At one point Kerl sounds a different note, but he doesn’t think through the implications. At the end of the article he says (and I agree) that “many of the revolutionary left’s most dedicated activists identify with the anarchist tradition and continue to make important contributions to the fight against oppression” and adds that “these anarchists have represented Marxism better than some of the so-called Marxists.” Isn’t the real point that such anarchists have done more for the cause of human emancipation than many Marxists? That cause has never been anyone’s property. Or, to put it another way, that these anarchists have practiced the politics of socialism better than many Marxists?
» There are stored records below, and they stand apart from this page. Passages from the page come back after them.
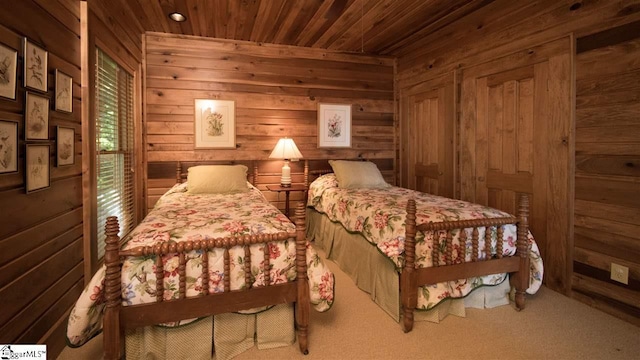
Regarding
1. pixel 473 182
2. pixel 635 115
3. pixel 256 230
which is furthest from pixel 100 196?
pixel 635 115

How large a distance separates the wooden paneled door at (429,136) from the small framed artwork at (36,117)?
11.1ft

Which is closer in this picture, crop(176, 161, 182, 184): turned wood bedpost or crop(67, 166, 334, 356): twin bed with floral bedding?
crop(67, 166, 334, 356): twin bed with floral bedding

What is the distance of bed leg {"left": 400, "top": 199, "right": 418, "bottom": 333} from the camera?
196 cm

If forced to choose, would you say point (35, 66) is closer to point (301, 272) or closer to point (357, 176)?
point (301, 272)

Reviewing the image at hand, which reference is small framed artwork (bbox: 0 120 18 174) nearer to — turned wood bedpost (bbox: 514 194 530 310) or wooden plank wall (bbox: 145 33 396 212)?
wooden plank wall (bbox: 145 33 396 212)

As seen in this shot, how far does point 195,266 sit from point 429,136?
10.3ft

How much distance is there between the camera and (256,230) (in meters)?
1.83

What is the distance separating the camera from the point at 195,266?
5.30ft

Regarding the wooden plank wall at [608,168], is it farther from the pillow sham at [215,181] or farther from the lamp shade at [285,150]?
the pillow sham at [215,181]

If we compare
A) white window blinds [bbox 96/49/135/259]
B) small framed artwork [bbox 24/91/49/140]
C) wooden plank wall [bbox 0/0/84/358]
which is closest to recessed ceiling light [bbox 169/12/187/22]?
white window blinds [bbox 96/49/135/259]

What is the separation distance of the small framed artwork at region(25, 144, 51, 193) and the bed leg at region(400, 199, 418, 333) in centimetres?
195

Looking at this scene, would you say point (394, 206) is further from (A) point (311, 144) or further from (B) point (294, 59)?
(B) point (294, 59)

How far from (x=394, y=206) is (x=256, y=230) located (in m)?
1.14

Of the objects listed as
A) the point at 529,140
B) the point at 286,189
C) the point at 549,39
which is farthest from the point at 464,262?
the point at 286,189
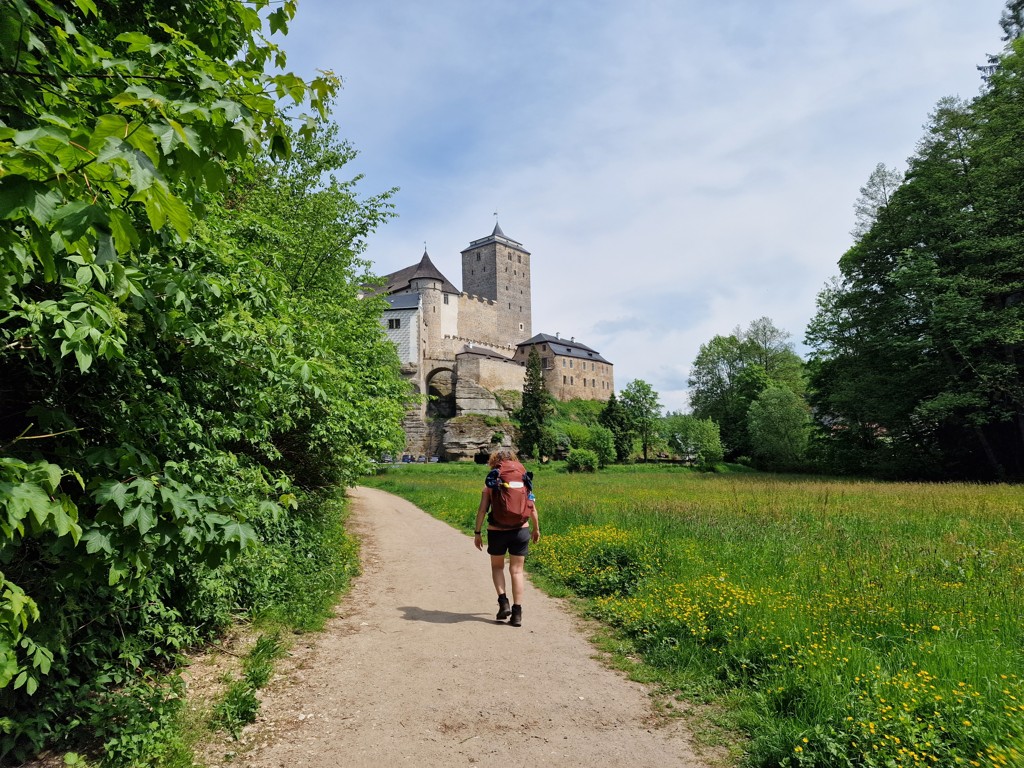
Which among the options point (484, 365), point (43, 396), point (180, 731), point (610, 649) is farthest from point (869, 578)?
point (484, 365)

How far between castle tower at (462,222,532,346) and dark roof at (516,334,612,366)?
3.94 meters

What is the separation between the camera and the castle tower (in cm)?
9219

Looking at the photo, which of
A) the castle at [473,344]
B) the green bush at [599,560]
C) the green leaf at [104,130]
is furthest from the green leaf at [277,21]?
the castle at [473,344]

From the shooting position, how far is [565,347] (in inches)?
3499

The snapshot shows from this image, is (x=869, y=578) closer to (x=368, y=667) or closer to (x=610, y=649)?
(x=610, y=649)

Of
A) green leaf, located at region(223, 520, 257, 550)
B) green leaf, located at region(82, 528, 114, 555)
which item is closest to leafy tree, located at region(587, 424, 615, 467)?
green leaf, located at region(223, 520, 257, 550)

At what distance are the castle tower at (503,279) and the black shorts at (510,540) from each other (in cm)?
8379

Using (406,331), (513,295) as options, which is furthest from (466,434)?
(513,295)

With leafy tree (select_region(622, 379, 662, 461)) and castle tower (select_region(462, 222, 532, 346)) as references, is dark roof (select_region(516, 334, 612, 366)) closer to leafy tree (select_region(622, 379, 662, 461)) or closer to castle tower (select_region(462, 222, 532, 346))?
castle tower (select_region(462, 222, 532, 346))

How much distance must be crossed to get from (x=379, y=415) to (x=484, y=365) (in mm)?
61961

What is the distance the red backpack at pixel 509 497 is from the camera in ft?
21.1

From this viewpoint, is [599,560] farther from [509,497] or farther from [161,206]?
[161,206]

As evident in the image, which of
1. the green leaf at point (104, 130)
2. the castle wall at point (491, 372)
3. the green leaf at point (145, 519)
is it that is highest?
the castle wall at point (491, 372)

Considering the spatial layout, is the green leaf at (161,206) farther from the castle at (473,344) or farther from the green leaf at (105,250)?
the castle at (473,344)
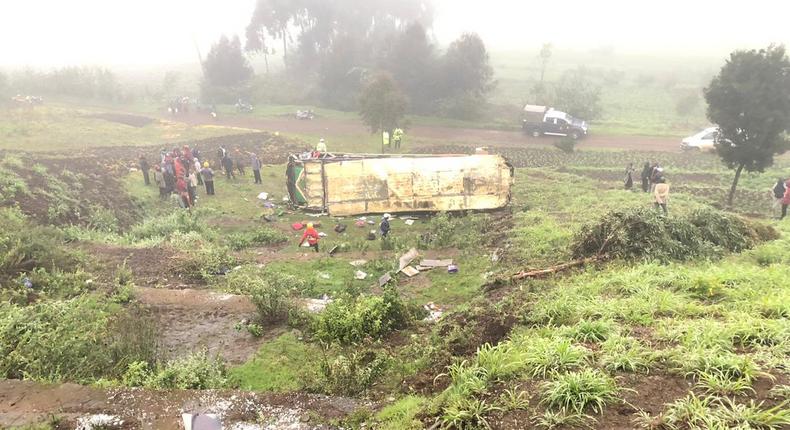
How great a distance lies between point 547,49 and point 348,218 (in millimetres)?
31232

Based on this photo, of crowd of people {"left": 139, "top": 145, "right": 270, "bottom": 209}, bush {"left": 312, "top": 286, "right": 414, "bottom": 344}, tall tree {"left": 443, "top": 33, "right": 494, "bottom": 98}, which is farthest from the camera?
tall tree {"left": 443, "top": 33, "right": 494, "bottom": 98}

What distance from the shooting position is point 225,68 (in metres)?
37.2

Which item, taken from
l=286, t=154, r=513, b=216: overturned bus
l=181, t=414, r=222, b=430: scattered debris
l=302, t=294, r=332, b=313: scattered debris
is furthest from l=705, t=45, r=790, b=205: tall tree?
l=181, t=414, r=222, b=430: scattered debris

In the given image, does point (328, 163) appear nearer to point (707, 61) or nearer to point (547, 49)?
point (547, 49)

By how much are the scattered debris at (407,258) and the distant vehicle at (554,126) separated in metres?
18.3

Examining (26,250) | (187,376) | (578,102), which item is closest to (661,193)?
(187,376)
Can we get beyond anarchism vs marxism?

“Anarchism” vs “Marxism” is an extremely unhelpful way to discuss politics today. As I put it in an article in 2008, “People who accept these labels disagree among themselves more than they agree” (“Real Freedom,” in New Socialist 63). The more we can get beyond these so-often misleading labels and discuss real political questions, the better. I’m not suggesting that there are no disagreements among anarchist and Marxist libertarian socialists, but in the Canadian state and the US today these are just not all that significant. In the face of looming attacks in the name of deficit reduction and competitiveness, what’s most important are the discussions among all anti-capitalists who see people’s self-organized struggles as crucial about how we can best assist them to develop, in workplaces, in communities and on campuses. How to strengthen support for anti-capitalist & pro-liberation politics (especially outside the narrow circles where they’re still marginalized) is something else to discuss. It makes no sense to allow disagreements about issues that don’t arise in the present to be the basis of divisions.